Господин Тринн. Надо же, советник. Олтром столько лет отдал этому городу, а в Городской Совет так и не выбился. Стоило же новому господину Тринну разорить все, что создал его предшественник – и он отлично преуспел в своем возвышении. Такая вот справедливость. Что ж, любопытно взглянуть.
– Приглашай, раз желает.
Советник Тринн был почти в тех же летах, что и Ветер, немногим старше, но сохранился куда хуже. Глаза глубоко провалились внутрь, и сухая кожа из последних сил обтягивала скулы, ухитряясь не трескаться от столь невыносимого напряжения. Нижняя же часть обличья наоборот лучилась множеством морщин, напоминая смятую тряпку. Невысокий лоб советника, должно быть, тоже пострадал от времени, ибо седые пряди укрывали его с редким тщанием. Слугам пришлось немало повозиться, чтобы достичь такого совершенства. И если бы господа советники не боялись уподобиться простонародью и не презирали так отчаянно бороды, что с успехом скрывают поражения, нанесенные временем, то Тринн несомненно предпочел бы утаить то, что теперь видно всем и каждому.

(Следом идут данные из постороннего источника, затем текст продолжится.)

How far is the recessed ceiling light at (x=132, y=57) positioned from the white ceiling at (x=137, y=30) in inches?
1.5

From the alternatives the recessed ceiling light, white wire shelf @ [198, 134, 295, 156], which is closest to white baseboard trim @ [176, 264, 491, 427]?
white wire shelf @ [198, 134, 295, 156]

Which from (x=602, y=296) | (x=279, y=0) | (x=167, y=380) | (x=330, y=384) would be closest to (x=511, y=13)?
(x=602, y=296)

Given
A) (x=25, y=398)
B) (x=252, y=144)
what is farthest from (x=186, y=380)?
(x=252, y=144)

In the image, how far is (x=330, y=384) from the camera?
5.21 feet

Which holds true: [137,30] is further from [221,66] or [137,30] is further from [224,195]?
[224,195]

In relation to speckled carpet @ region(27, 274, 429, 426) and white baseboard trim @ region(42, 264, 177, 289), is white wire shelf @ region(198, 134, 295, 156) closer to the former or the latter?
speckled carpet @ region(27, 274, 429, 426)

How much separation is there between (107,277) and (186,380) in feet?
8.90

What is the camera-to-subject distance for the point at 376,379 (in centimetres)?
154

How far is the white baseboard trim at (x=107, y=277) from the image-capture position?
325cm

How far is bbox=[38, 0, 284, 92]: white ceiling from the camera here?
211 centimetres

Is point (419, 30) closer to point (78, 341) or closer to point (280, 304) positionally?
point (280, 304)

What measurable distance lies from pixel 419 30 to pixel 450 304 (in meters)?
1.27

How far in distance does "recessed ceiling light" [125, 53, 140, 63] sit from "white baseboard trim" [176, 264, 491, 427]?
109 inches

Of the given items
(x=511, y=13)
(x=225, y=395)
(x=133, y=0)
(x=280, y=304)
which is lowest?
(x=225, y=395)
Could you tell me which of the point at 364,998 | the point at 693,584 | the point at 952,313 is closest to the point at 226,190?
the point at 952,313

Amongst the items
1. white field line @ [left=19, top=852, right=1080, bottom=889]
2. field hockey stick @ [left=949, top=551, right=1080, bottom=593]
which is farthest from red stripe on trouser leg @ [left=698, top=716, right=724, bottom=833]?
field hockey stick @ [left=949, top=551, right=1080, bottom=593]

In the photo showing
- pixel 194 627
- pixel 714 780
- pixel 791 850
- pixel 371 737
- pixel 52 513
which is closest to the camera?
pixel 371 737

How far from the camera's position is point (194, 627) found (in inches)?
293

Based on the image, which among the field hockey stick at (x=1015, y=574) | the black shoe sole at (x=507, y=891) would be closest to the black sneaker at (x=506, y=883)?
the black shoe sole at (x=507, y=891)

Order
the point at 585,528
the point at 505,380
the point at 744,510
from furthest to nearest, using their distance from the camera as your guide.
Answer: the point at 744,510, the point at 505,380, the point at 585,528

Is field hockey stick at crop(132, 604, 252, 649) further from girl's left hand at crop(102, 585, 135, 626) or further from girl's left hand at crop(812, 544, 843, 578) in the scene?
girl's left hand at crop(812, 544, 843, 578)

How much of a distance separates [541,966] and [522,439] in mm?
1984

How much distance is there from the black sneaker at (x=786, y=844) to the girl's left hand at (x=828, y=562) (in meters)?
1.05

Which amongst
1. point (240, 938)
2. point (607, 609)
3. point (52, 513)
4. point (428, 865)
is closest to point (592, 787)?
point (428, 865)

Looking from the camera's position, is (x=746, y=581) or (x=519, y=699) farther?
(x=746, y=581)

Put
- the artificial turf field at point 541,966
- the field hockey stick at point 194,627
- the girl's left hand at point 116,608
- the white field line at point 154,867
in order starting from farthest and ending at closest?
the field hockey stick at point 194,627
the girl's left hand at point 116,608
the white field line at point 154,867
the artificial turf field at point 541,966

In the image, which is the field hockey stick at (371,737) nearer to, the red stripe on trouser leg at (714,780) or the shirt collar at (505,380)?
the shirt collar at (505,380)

Советник нетерпеливо отмахнулся от лишних глаз, и слуга тут же удалился.
– Признаться, хотелось на тебя взглянуть, – гость сжал и без того тонкие, бескровные губы. – Великий стихотворец… А тебе повезло. Надо сказать, весьма незаслуженно. Нимоа не всегда справедлив к ворам. Да… набраться наглости и вернуться в Вальвир… Но удача ведь может и отвернуться. Как думаешь?
Ветер выжидал. Новоявленный Тринн хотел вовлечь его в свою игру и что-то вызнать. Слово за слово. Или заставить сделать что-нибудь из ряда вон. И выставить прочь из города. За непочтительное обращение, оскорбление и так далее. Знаем, этот урок мы проходили не раз. Хотя небрежно брошенное "вор" царапнуло Ветра больше, чем хотелось.
Советник напрасно ждал ответа, и это его раздосадовало.
– Что молчишь?
– А что говорить? Ведь не я желал видеть господина Тринна, а он меня.
– Я недостаточно ясно сказал? – Советник ощерил остатки зубов. – Зачем, выпей двар твою кровь, ты вернулся? Думал, столько лет прошло – и все забыто? Да? И чернь понесет тебя на руках по здешним улицам? Нет, память – это такая штука: как добрая – так на следующий же день выветривается, а как худая – из срока в срок за тобой потянется! И не говори потом, что не понял!